Extract the text of all the entries below, reproducing every line verbatim and leaving the pictures out.

Scraped caption text data
- - - - - - -

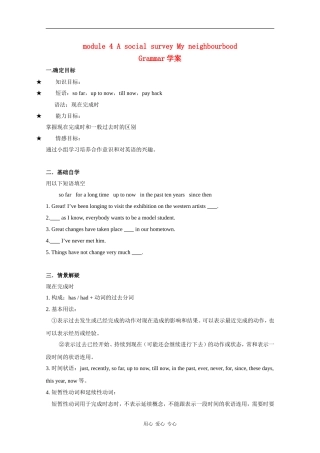 高中英语：module4 a social survey -grammar学案 外研版必修1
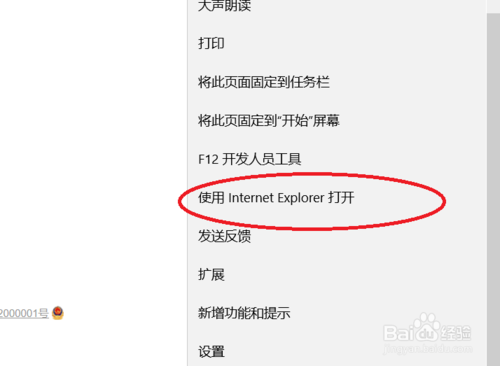 怎么查看IE浏览器的版本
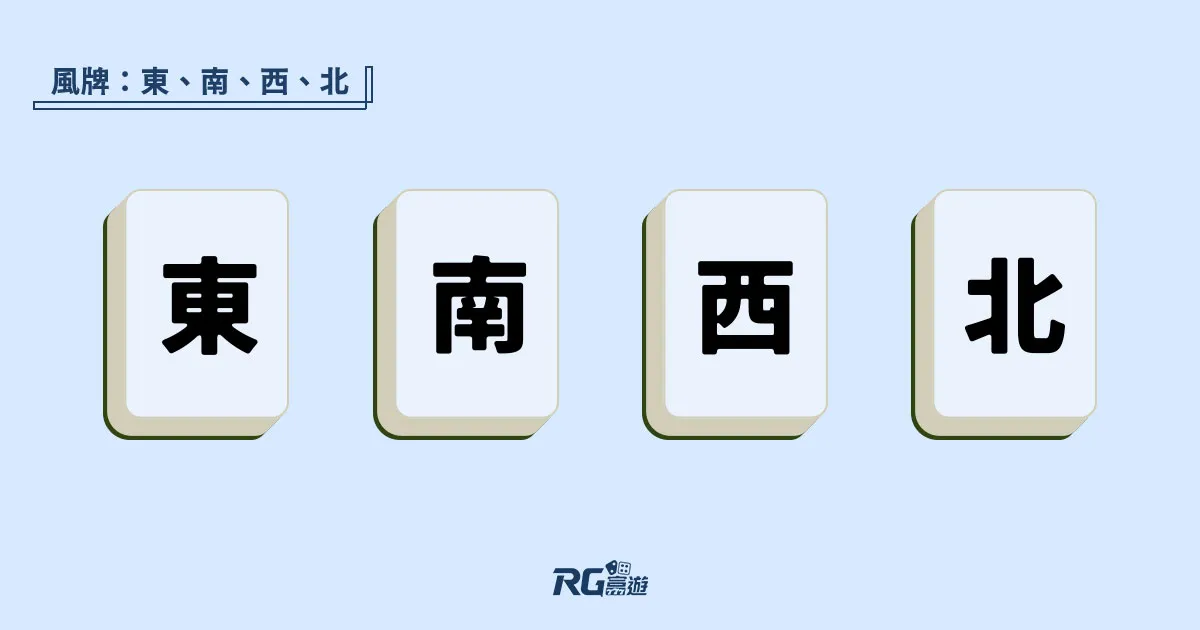 富遊娛樂城 台灣【麻將規則】台數、抓牌、胡牌規則圖解不藏私交給你!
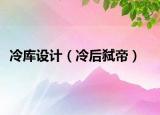 冷库设计（冷后弑帝）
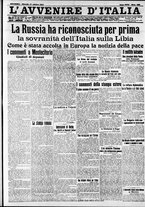 giornale/RAV0212404/1912/Ottobre/105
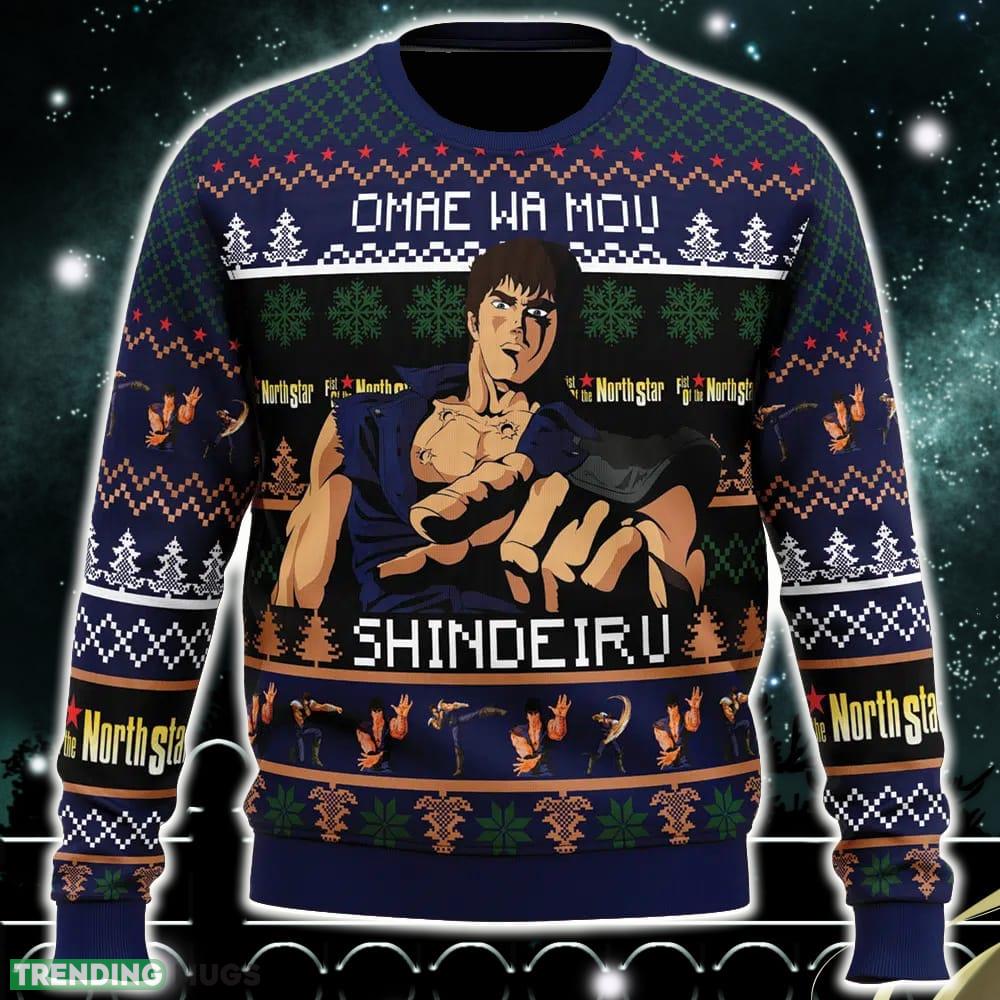 Omaewamou Shindeiru Fist of the North Star Ugly Christmas Sweater Funny Gift Ideas Christmas - Omaewamou Shindeiru Fist of the North Star Ugly Christmas Sweater_1 Omaewamou Shindeiru Fist of the North Star Ugly Christmas Sweater Funny Gift Ideas Christmas - Omaewamou Shindeiru Fist of the North Star Ugly Christmas Sweater_1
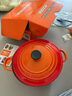 酷彩（Le Creuset）進(jìn)口琺瑯鍋鑄鐵22/24/26cm圓形鍋湯鍋燜蒸燉煮鍋燉鍋煲湯微壓鍋 【2-4口之家】桔色 22cm 曬單實(shí)拍圖
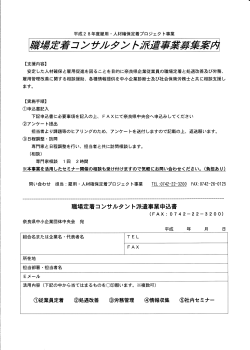 Page 1 【支援内容】 安定した人材確保と雇用促進を図ることを目的に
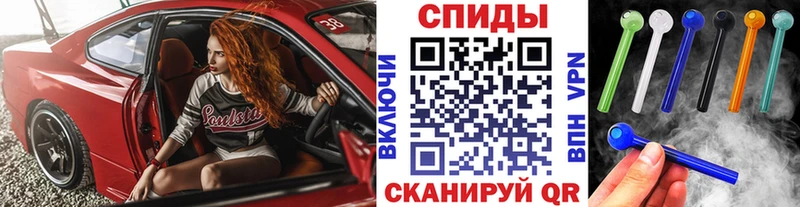 Первитин винт  купить закладку  Приморско-Ахтарск 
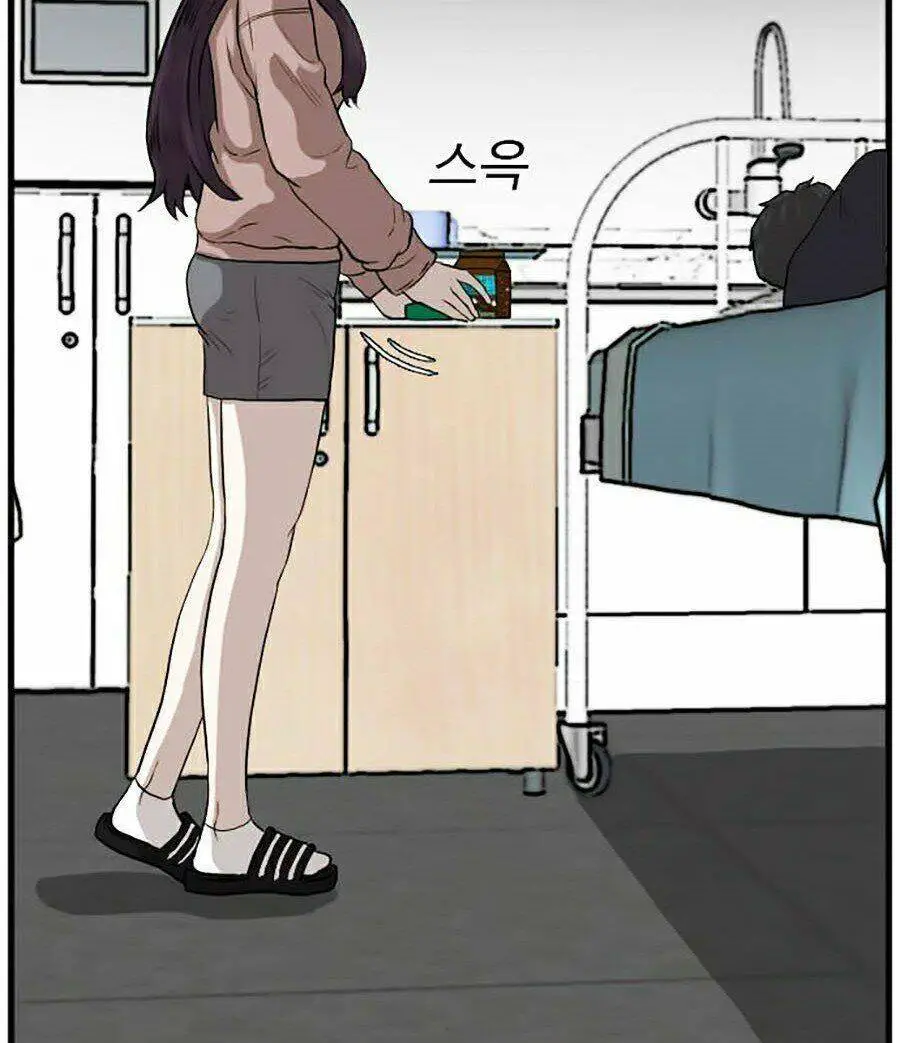 Người Xấu Nettruyen ZZZ Chương 11 Page 17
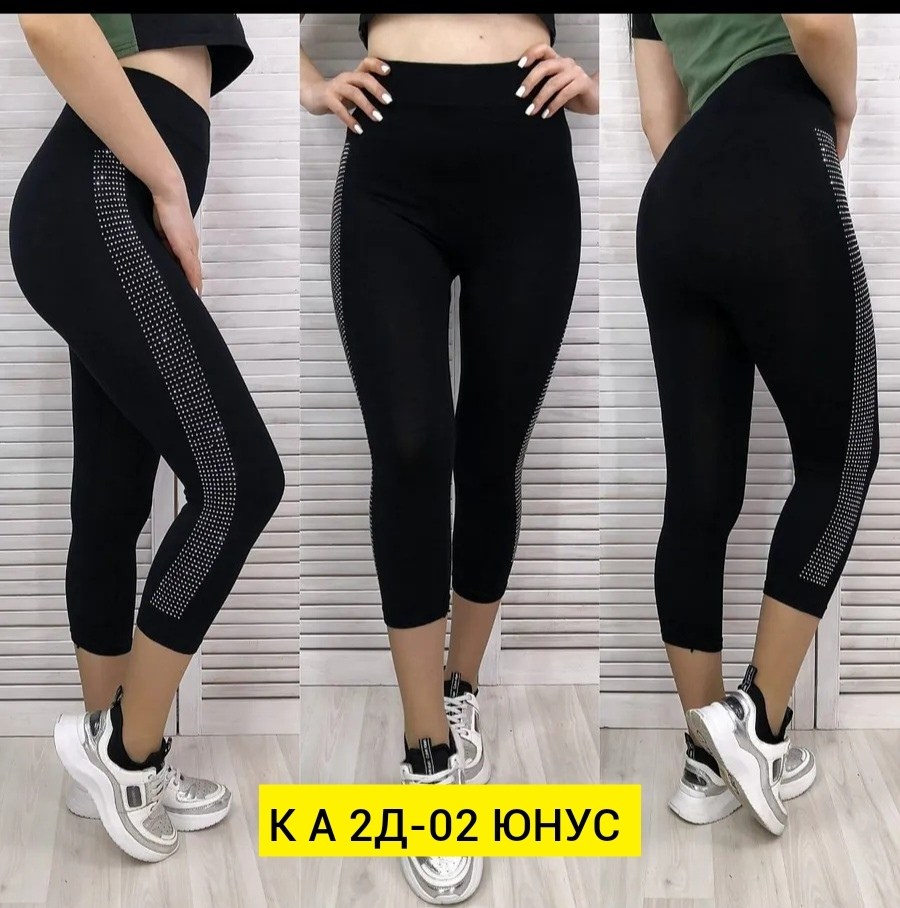 бриджи женские спортивные,легинсы женские,лосины и легинсы,легинсы короткие на девушке,лосины женские для спорта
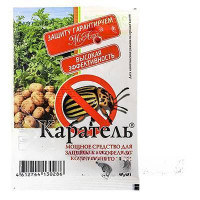 Каратель 0,5гр. от колор.жука (МосАгро)  х250
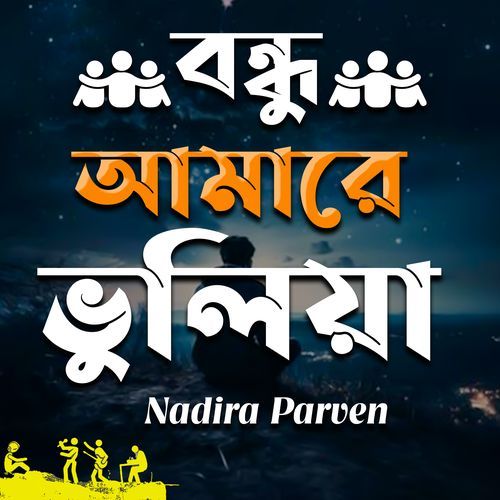 Bondhu Amare Vulia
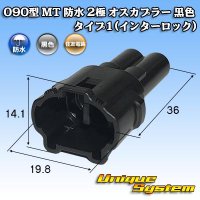 住友電装 090型 MT 防水 2極 オスカプラー タイプ1(インターロック) 黒色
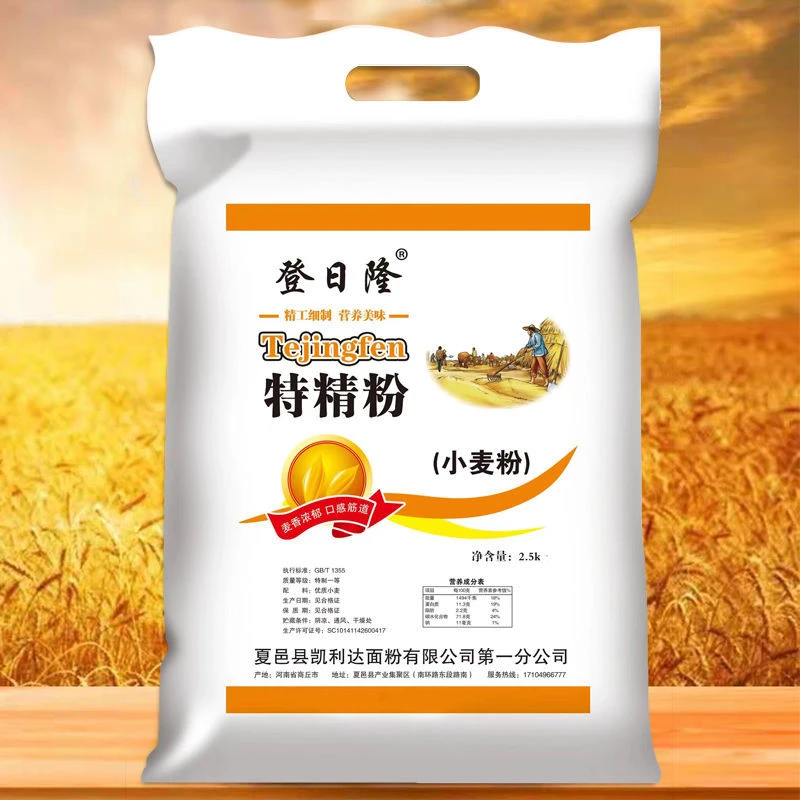 面粉特一级5斤小麦粉直销面粉优质精粉无添加专用油条自发粉500g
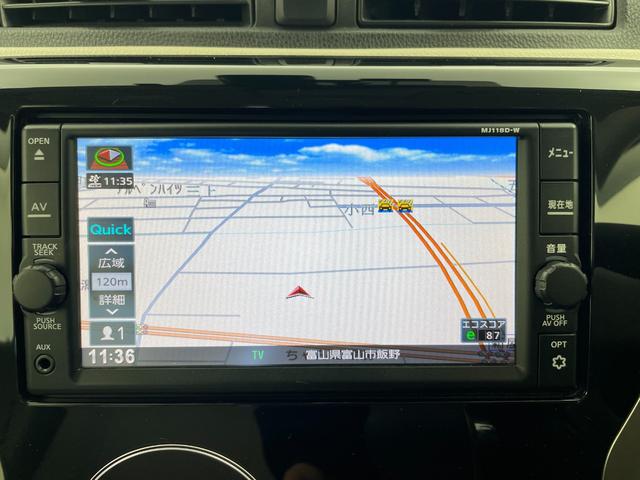 デイズ X 純正ナビ フルセグTV バックカメラ エマージェンシーブレーキ 横滑り防止装置 コーナーセンサー前後 ETC スマートキー×2 プッシュスタート アイドリングストップ 社外14インチAW フロアマット(8枚目)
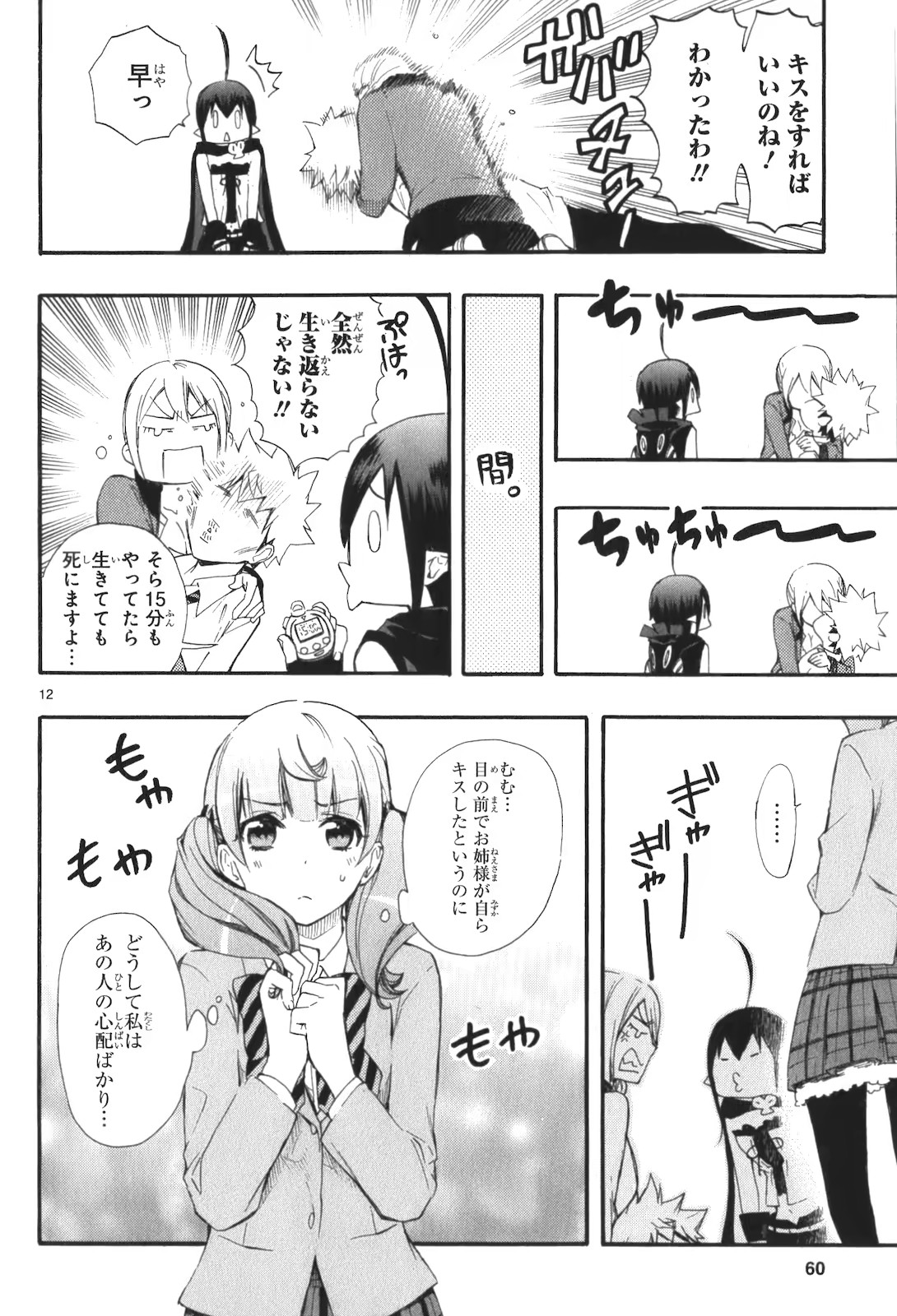 Renai Boukun - Chapter 15 - Page 12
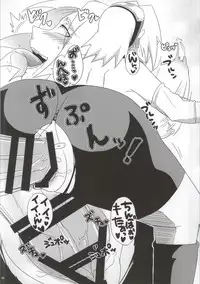 (C86) [Pucchu (Echigawa Ryuuka)] Shinobi no Kokoroe (NARUTO)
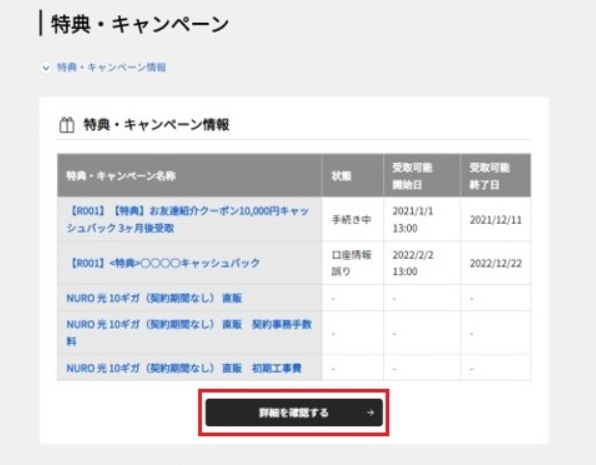 特典・キャンペーンの詳細を確認するボタン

- - - - - - -

Your response:
 高中英语：module4 a social survey -grammar学案 外研版必修1
 怎么查看IE浏览器的版本
 富遊娛樂城 台灣【麻將規則】台數、抓牌、胡牌規則圖解不藏私交給你!
 冷库设计（冷后弑帝）
 giornale/RAV0212404/1912/Ottobre/105
 Omaewamou Shindeiru Fist of the North Star Ugly Christmas Sweater Funny Gift Ideas Christmas - Omaewamou Shindeiru Fist of the North Star Ugly Christmas Sweater_1 Omaewamou Shindeiru Fist of the North Star Ugly Christmas Sweater Funny Gift Ideas Christmas - Omaewamou Shindeiru Fist of the North Star Ugly Christmas Sweater_1
 酷彩（Le Creuset）進(jìn)口琺瑯鍋鑄鐵22/24/26cm圓形鍋湯鍋燜蒸燉煮鍋燉鍋煲湯微壓鍋 【2-4口之家】桔色 22cm 曬單實(shí)拍圖
 Page 1 【支援内容】 安定した人材確保と雇用促進を図ることを目的に
 Первитин винт  купить закладку  Приморско-Ахтарск 
 Người Xấu Nettruyen ZZZ Chương 11 Page 17
 бриджи женские спортивные,легинсы женские,лосины и легинсы,легинсы короткие на девушке,лосины женские для спорта
 Каратель 0,5гр. от колор.жука (МосАгро)  х250
 Bondhu Amare Vulia
 住友電装 090型 MT 防水 2極 オスカプラー タイプ1(インターロック) 黒色
 面粉特一级5斤小麦粉直销面粉优质精粉无添加专用油条自发粉500g
 デイズ X 純正ナビ フルセグTV バックカメラ エマージェンシーブレーキ 横滑り防止装置 コーナーセンサー前後 ETC スマートキー×2 プッシュスタート アイドリングストップ 社外14インチAW フロアマット(8枚目)
 Renai Boukun - Chapter 15 - Page 12
 (C86) [Pucchu (Echigawa Ryuuka)] Shinobi no Kokoroe (NARUTO)
 特典・キャンペーンの詳細を確認するボタン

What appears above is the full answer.